For all the quivering back in Ireland about the provinces falling short and not having that punching power, it is worth revisiting their last summer tour. Back in 2022, Munster fell at the URC’s last eight, Ulster were agonisingly pipped by Stormers in a semi-final and Bulls shocked a highly-touted Leinster side at The RDS. In the Champions Cup, Leinster ran out of gas, and tackles, as Arthur Retière stretched out and snatched the final for La Rochelle. In that game, the considerable bulk of Will Skelton, Uini Atonio and Joel Sclavi was pointed to as crucial in wearing Leinster down, and out.
South Africa feel they have the capacity to dig much deeper than Ireland, and endure more hardship. They can get over the line when the clocking is heading red and everything is on the line.

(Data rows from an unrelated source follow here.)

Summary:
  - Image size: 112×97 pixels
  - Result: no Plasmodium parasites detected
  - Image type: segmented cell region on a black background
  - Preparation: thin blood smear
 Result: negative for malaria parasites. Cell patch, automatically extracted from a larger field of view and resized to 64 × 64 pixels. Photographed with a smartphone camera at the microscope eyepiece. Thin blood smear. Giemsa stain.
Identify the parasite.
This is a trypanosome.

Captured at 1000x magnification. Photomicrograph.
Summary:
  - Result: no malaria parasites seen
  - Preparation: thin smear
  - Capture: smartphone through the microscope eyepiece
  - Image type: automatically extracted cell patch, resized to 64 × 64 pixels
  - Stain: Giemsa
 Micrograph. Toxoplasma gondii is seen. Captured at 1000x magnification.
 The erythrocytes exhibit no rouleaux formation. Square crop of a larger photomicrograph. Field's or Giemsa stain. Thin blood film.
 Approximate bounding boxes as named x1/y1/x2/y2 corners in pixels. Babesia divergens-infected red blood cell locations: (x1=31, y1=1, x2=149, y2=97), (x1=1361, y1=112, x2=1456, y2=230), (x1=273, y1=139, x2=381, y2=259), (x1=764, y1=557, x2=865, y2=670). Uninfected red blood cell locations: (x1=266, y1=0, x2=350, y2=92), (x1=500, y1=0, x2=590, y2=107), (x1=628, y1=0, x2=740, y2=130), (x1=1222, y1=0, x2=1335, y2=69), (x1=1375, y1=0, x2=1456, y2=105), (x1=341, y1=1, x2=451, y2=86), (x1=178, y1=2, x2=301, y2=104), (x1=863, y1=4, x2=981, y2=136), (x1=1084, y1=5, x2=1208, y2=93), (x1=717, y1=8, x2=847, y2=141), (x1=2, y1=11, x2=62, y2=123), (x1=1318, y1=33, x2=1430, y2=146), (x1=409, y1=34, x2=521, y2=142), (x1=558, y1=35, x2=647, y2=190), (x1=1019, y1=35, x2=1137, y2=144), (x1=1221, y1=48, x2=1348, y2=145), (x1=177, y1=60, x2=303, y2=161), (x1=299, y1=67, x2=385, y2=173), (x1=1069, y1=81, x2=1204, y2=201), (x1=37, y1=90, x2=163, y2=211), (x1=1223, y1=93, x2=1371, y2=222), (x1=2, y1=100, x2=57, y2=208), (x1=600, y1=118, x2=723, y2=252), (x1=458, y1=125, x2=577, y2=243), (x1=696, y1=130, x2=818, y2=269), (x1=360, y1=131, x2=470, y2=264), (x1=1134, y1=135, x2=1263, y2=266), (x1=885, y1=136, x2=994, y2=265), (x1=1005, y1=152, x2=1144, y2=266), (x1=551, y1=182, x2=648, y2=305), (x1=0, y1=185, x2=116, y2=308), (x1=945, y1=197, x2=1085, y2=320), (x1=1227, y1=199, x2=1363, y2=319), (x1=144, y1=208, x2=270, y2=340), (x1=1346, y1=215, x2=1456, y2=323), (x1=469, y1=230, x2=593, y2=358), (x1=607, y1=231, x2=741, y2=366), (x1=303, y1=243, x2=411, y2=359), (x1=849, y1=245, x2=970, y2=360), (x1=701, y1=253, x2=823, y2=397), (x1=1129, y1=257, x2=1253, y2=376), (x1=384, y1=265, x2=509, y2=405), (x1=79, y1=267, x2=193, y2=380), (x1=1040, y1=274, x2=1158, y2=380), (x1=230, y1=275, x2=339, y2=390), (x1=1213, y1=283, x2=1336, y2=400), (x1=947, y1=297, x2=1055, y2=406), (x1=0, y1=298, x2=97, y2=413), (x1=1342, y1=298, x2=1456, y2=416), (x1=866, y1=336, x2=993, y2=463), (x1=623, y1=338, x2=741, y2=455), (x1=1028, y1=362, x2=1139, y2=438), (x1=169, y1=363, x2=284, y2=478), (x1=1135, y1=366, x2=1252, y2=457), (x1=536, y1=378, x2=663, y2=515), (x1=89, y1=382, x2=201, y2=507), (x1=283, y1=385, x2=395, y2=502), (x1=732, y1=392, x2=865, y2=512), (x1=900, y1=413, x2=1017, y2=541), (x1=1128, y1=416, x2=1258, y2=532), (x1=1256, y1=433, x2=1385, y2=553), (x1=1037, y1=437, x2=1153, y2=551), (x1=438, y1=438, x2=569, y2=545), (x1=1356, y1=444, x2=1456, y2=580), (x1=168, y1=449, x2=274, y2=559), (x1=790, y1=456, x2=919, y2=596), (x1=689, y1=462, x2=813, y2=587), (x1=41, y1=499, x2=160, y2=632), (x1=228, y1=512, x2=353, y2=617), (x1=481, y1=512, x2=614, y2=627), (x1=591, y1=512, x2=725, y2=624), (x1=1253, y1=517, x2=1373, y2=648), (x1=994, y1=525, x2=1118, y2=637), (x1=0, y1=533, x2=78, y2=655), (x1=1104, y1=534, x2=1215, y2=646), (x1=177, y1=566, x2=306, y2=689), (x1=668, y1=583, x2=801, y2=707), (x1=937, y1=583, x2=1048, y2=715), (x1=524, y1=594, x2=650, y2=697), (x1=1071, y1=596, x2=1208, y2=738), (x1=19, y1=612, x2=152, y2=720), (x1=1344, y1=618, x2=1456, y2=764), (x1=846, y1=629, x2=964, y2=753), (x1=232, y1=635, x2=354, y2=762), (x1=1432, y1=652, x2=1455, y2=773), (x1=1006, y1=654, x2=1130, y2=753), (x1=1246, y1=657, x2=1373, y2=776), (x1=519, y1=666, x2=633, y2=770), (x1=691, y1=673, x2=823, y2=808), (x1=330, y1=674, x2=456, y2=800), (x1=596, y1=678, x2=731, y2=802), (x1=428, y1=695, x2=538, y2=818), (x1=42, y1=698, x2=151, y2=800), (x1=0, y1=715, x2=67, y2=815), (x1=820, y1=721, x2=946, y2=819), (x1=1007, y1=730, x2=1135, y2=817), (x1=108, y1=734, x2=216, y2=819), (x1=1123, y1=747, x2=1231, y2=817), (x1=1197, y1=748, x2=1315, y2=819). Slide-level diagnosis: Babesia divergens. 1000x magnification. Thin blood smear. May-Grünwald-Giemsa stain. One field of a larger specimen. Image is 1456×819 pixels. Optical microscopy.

Erasmus will feel he has Ireland figured out and the tough talk has already begun – Damien De Allende is tapping into being ‘disrespected’ after his team were thumped 38-3 by Ireland, in 2017. Erasmus will be poring through Off The Ball clips, in the coming days, to see what other gems the Irish hosts and pundits may throw out. Chum for sharks.
South Africa feel they have the capacity to dig much deeper than Ireland, and endure more hardship. They can get over the line when the clocking is heading red and everything is on the line. The have the World Cups and a Lions Test Series win to feed that mentality. Recent history, though, provides a valuable lesson in Irish resilience.

What followed Irish rugby’s punishing 2021-22 club season was a daunting five-match tour to New Zealand, which included a three-Test series. Former Ireland centre Darren Cave vocalised the dread many in Ireland felt when he declared, “We could lose all five games.” He was on track after the first two tour matches – Ireland lost the first Test at Eden Park and their midweek side fell to the Maori All Blacks. Farrell’s men rallied, though, avenging that Maoris defeat and winning their first, and second, ever Test match on New Zealand soil to claim a historic series.
These Irish players have an extra edge under Farrell, and a bolder team in attack. The biggest loss – as Leinster know all too well – is Johnny Sexton, and he may never be fully replaced. In Jack Crowley, however, they have a guy in the 10 jersey that has stood up to some fierce tests, in Munster red, while in South Africa and a red-hot centre in Aki. Add them to that Leinster core, with O’Mahony digging deep again, Tadhg Beirne digging for turnovers, and we have the odds pushing closer to 60/40, albeit in the Boks’ favour.